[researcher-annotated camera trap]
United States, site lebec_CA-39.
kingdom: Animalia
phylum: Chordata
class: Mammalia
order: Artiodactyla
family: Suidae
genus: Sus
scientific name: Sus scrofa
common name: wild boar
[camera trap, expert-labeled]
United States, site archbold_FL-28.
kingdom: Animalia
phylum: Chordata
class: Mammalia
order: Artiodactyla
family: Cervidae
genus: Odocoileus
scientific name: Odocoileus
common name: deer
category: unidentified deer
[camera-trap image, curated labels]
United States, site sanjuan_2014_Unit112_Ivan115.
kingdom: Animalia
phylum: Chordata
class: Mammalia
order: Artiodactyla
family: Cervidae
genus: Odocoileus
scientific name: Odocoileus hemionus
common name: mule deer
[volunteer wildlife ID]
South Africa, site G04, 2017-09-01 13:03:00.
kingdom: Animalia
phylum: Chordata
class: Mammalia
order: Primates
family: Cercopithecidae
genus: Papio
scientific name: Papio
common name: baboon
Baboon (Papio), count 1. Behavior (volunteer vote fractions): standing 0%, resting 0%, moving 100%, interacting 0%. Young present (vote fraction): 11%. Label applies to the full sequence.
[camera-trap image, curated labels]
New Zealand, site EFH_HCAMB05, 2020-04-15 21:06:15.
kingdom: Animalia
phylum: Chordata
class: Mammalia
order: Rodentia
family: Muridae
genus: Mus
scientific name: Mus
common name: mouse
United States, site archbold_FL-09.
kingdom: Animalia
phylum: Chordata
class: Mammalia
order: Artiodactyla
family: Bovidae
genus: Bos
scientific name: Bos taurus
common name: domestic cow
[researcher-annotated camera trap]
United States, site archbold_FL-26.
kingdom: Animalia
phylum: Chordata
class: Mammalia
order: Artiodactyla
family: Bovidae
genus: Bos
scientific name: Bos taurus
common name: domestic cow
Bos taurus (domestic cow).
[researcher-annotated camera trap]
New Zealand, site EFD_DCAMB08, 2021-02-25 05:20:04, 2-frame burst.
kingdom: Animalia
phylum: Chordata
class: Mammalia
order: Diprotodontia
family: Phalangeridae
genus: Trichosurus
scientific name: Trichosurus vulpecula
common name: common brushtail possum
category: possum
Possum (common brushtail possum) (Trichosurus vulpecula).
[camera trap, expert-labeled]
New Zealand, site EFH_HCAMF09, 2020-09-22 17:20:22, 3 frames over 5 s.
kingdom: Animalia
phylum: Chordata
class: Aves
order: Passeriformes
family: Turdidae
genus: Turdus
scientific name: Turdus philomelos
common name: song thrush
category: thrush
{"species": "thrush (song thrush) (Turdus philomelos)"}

-*-

• PROBLEM DETAILS
Scan the material above for the string "States". Copy each line that holds it.

• EXERCISE RESULT
United States, site lebec_CA-39.
United States, site archbold_FL-28.
United States, site sanjuan_2014_Unit112_Ivan115.
United States, site archbold_FL-09.
United States, site archbold_FL-26.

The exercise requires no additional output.